GtxA is not Likely to be Part of a Vaccine Based on Whole Cell Antigen

[0195] GtxA is not present in detectable levels in cell lysates and does not accumulate intracellularly in the absence of the type I secretion gtxEBD

[0196] We identified a type I secretion system locus (gtxEBD) which is required for the secretion of GtxA.
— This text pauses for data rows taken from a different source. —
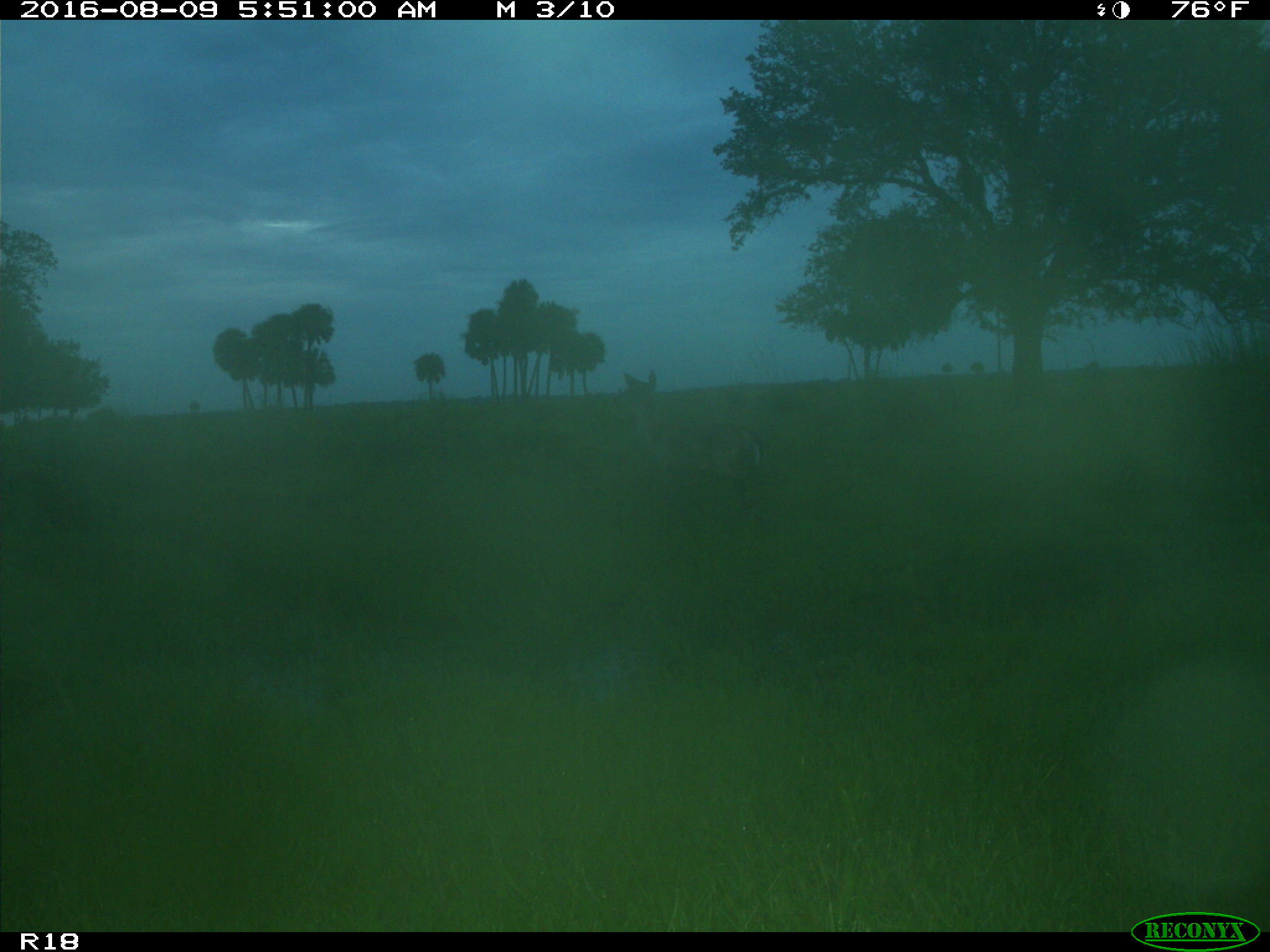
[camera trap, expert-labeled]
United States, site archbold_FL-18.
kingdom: Animalia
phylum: Chordata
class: Mammalia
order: Artiodactyla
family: Cervidae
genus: Odocoileus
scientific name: Odocoileus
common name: deer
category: unidentified deer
[0197] In the secretion mutant ΔgtxBD (constructed as described in Example 5) the haemolytic activity of ΔgtxBD was highly reduced compared to the wild type (se FIG. 8A). Western blotting showed that the deletion of gtxBD resulted in a lack of GtxA in the supernatant (FIG. 8B). These observations support that gtxEBD is responsible for GtxA export. GtxA was not detected in whole cell protein of wild-type or ΔgtxBD, i.e. GtxA does not accumulate inside the cells in the absence of the secretion system. Similar observations have been made with RTX-toxin secretion-deficient mutants in A. actinomycetemcomitans (leukotoxin LtxA) and E. coli (α-haemolysin HIyA). In these species, the lack of intracellular accumulation of toxin is not due to altered transcription, but presumably a rapid degradation of the toxin in the cytoplasm.

Example 7

Infection Trial with a Gallibacterium anatis gtxA Mutant Unable of Expressing GtxA

Introduction

[0198] The cytolytic RTX toxin GtxA has been proposed as a key virulence factor for G. anatis during infections in poultry. To substantiate this, we performed an infection trial in egg-laying chicken, with the purpose of characterizing the contribution of GtxA to the lesions observed during an infection with the wild-type (wt) strain and its isogenic ΔgtxA mutant.

Materials and Methods

[0199] A total of 24 birds were included in the study. All birds were infected via the intraperitoneal route attempting a deep deposition of equal amounts of Gallibacterium anatis at the root of the ovary. 16 birds were infected with G. anatis 12656-12 wt, whereas 16 birds were infected with its isogenic but non-haemolytic ΔgtxA mutant, unable of expressing the RTX GtxA (Kristensen et al., 2010).

Results

[0200] Overview of results obtained from the infection trial.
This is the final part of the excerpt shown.